### WHAT THIS TASK INVOLVES
Exact repetition of a range: find the line containing "Ovid Revisited: The" and the line containing "Başkan Çavuşoğlu: 'Playoff" in the material below, then repeat both and all lines between them, leaving pictures out.

### DATA RECORDS
▼

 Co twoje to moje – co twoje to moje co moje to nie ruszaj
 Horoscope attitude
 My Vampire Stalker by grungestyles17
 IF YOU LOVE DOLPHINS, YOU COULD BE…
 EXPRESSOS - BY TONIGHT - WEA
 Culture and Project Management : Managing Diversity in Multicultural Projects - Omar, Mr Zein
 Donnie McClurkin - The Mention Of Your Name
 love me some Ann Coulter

▲
▼

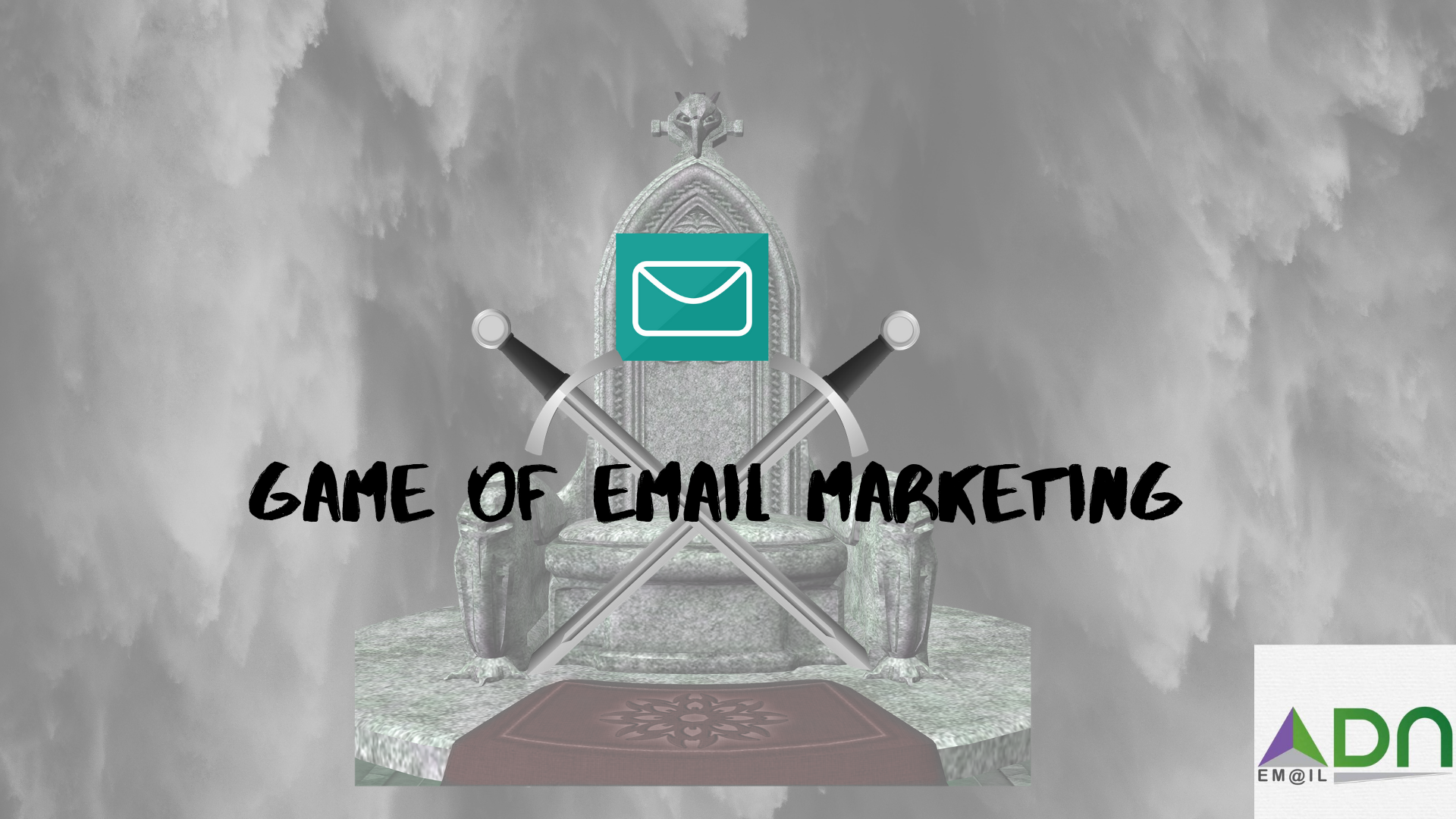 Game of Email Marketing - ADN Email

▲
▼

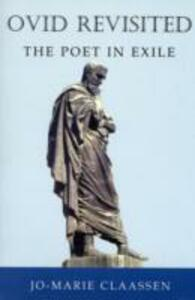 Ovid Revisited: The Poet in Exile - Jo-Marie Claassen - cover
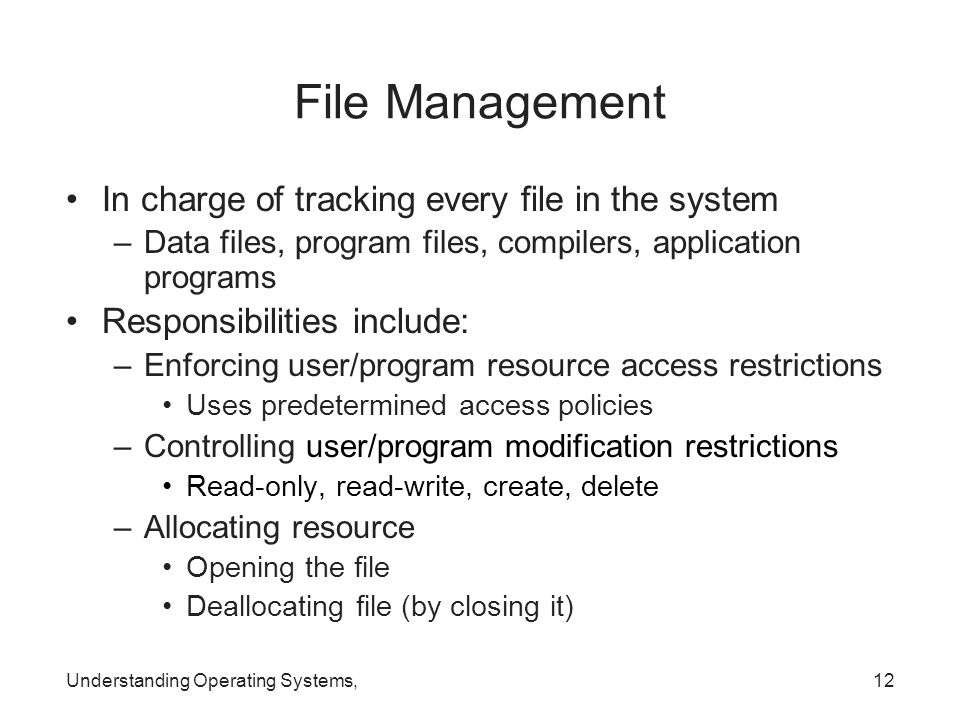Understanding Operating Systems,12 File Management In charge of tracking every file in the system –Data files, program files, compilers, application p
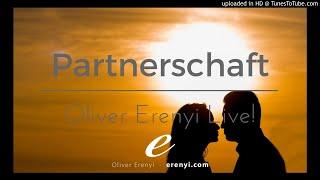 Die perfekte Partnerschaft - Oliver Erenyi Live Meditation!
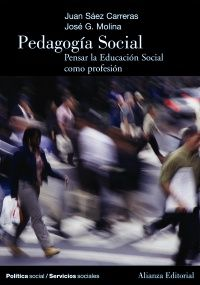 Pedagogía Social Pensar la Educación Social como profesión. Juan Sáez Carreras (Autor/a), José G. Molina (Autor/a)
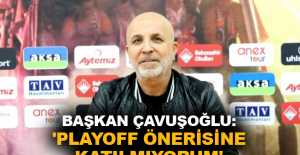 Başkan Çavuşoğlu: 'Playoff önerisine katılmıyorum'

▲

### RESULT OF THIS TASK
 Ovid Revisited: The Poet in Exile - Jo-Marie Claassen - cover
Understanding Operating Systems,12 File Management In charge of tracking every file in the system –Data files, program files, compilers, application p
 Die perfekte Partnerschaft - Oliver Erenyi Live Meditation!
 Pedagogía Social Pensar la Educación Social como profesión. Juan Sáez Carreras (Autor/a), José G. Molina (Autor/a)
 Başkan Çavuşoğlu: 'Playoff önerisine katılmıyorum'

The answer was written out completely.